2020 in a Nutshell by Xavier Goodall

Nonfiction

What exactly does the future of the world look like? I don’t know. Will we actually be around for it? Well, in order to figure out what the future will be like post-2020, we should probably take a look back at what the year has been. In case you didn’t know, it’s garbage. Let’s take a look through the garbage: we got an idiot president, an idiot human race, as well as the fact that every month of this year has been like an episode of a TV series we all want to end thanks to each one having its own separate problem or disaster. 

Oh, did I forget to mention that this is that time of the century when the whole world gets sick? Don’t know what I mean? Let’s look even further back. 1720s? We got the smallpox. 1820s? We got cholera with a side order of yellow fever. 1920s? I’m sure we’ve all heard of the flu. You know that disease that makes you feel all sneezy and coughy and crappy and stuff? Yeah, that. It wasn’t fun. 2020? Basically, it’s God thinking “Oh wow, I did not expect humanity to be this dumb. I immediately regret this” and decided to try and wipe us out. That’s right, folks, we’ve been given a virus that just won’t die. Why won’t it die? Because humans are idiots, that’s why. “Let’s practice social distancing,” said the humans who immediately gave up on that idea and made the sickness worse. “I don’t need a mask. I’ll be fine,” said the president who now has the sickness. “Let’s stay inside so we don’t get sick.” “How does one do that?” “I don’t know. Wanna have a party?” “Sure, man. Let’s invite the entire school. I see no reason why this is a bad idea.”

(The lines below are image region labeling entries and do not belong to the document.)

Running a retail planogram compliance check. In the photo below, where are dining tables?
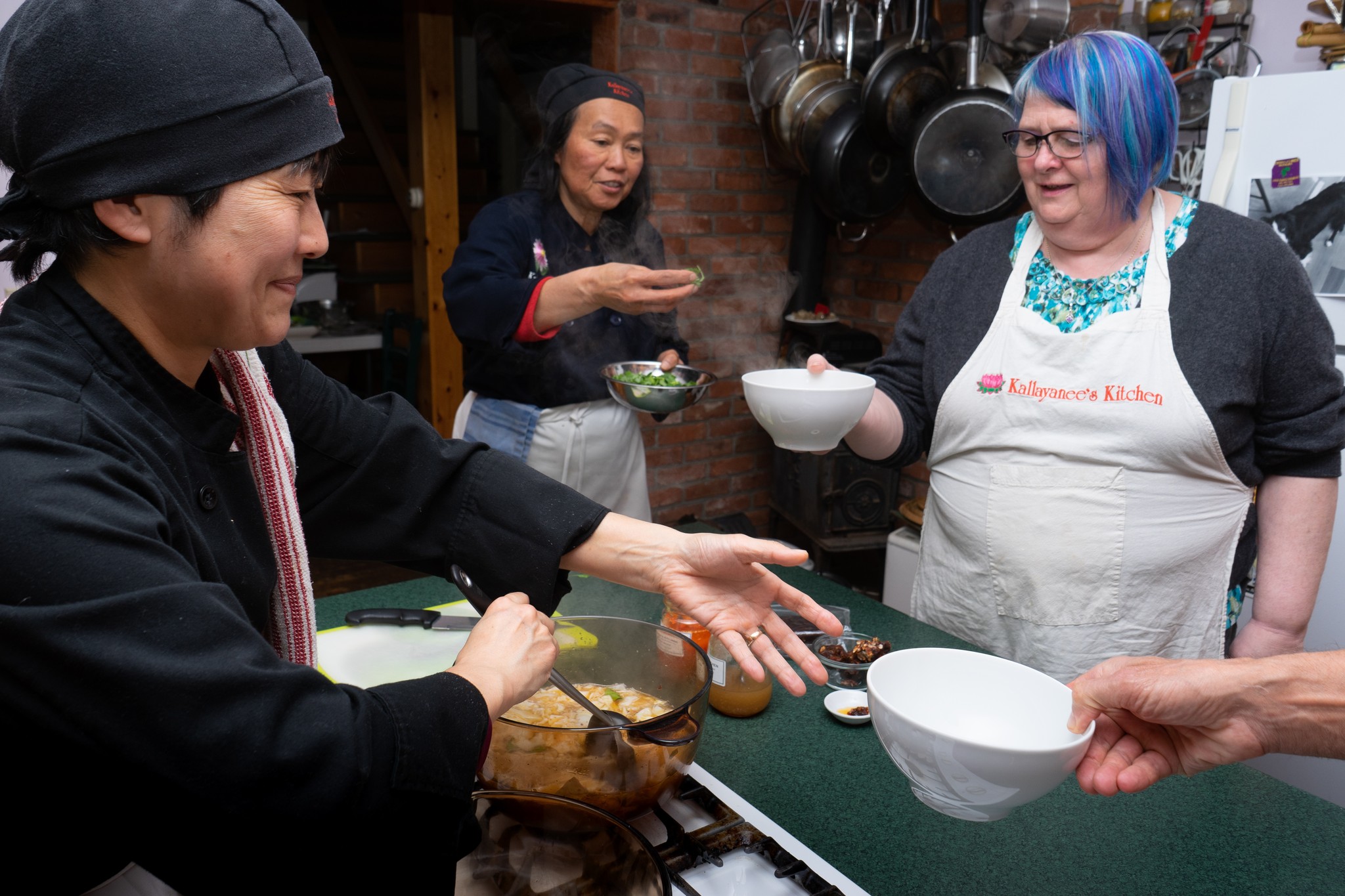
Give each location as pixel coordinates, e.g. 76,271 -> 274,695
311,522 -> 1345,896
284,313 -> 384,357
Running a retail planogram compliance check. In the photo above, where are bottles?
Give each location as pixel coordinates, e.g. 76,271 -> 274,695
1186,34 -> 1199,66
706,633 -> 773,718
656,597 -> 713,683
1171,0 -> 1200,19
1201,37 -> 1230,66
1151,43 -> 1167,62
1167,43 -> 1186,73
1147,0 -> 1172,22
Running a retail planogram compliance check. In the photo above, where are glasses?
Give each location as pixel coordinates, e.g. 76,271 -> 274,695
1002,129 -> 1102,159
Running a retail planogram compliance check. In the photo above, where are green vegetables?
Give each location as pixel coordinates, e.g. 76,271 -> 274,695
606,368 -> 701,387
677,264 -> 705,289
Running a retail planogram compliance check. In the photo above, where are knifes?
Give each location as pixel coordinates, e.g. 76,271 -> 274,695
344,608 -> 482,631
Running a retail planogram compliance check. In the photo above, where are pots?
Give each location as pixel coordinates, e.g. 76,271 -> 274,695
731,0 -> 1070,246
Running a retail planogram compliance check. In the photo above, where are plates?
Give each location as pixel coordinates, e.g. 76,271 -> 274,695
785,314 -> 839,324
285,325 -> 323,338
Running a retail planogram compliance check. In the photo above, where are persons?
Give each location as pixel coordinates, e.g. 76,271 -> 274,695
790,29 -> 1343,684
0,2 -> 846,896
1066,648 -> 1345,800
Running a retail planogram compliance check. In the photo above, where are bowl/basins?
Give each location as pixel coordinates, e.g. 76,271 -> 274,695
450,792 -> 672,896
865,647 -> 1097,822
823,689 -> 871,724
811,631 -> 886,691
451,616 -> 714,834
600,361 -> 717,414
764,604 -> 855,658
741,368 -> 876,451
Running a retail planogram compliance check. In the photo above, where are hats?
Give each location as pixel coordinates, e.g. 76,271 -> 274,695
0,0 -> 346,242
536,63 -> 645,129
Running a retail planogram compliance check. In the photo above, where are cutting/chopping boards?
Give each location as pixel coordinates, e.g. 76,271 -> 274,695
315,599 -> 599,689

So the future of the world? Well, let’s hope humanity becomes smart and actually learns how to kill the sickness and actually elect good leaders. Because currently, the only people who are actually being smart about this are people on some islands off the coast of Australia. Think about it: a whole country being less sick than some small, white building in DC. What’s up with that? Come on, guys; I thought you were better than this. 

In other news, Japan has giant robots now.

Untitled by Ezra Kaye

Nonfiction

The somewhat salty, clean, moist, mediterrainian breeze brings life to the trees in Kfar Nordiya. The nearby farm wafts the warm feel and earthy smell onto the two story, blocky, 80’s style living quarters. They’re painted in two different shades of blue, one accenting the corners where two walls meet. The ground is hot, and the brisk sea water is cold. The food was merely okay; however, Kfar Nordiya was made mostly by the people I shared it with, and the people I didn’t. 

Nothing but warm memories fill my mind when I think about it. Nordiya was the birthplace of my relationship. And the place where I began to grieve for my Grandmother. The fresh pomegranates that we picked everyday were like the feelings I had there, bitter, then sweet. I woke up every morning at 5:00 am to see the yellow sunrise over the clear-blue sea. The light always pierced my eyes so I had to squint. I could feel the warmth on my skin, and the sand beneath my feet begin to disappear. I saw her, my Grandmother, she told me that there was more to this place than met the eye. I spent the last four days there trying to figure out what she meant.

On the third to last day I wrote something to be said at her funeral. I talked about the Arab saying, “What is to come is better than what is gone.” Each day at Kfar Nordiya, what came to me was better than what populated my past. It was hard to say goodbye when we left on the last day, and I still hadn’t figured out what my Grandmother meant. It wasn’t until I returned two weeks later that I figured out what she meant. There was so much that was so beautiful superficially. The water glistened in the sun, the warmth made me feel welcome, the architecture created an atmosphere of freedom, the food was just okay. Below all that was the power, and the magic that brought so many together, fostered hope, nurtured love, and most of all created a world that felt like it was just on the border of heaven and earth.

Scotch Tape by Elayna Kemp

Nonfiction

Growing up with divorced parents, my life always felt polarized. One week, I was sitting on a big fluffy couch, watching Spongebob on a large flat-screen TV with my mom. The next week, I would be sitting on an old hard-wood floor with my dad, among the dust and old cat hair the carpeted the house, struggling to understand the “adult shows” like I Love Lucy that came on an old box TV that only got a few channels. Naturally as a kid, I felt more comfortable whenever I was with my mom, and always dreaded the Fridays when I was taken to my dad’s house. My dad’s house was not the prettiest place one could imagine. An old row home in Baltimore City that he got for free from his grandparents, it was never up-to-date. With an old, rusty shower in the basement, no air conditioner, and nearly no modern technology, I couldn’t help but count the days until my mom would pick me up. 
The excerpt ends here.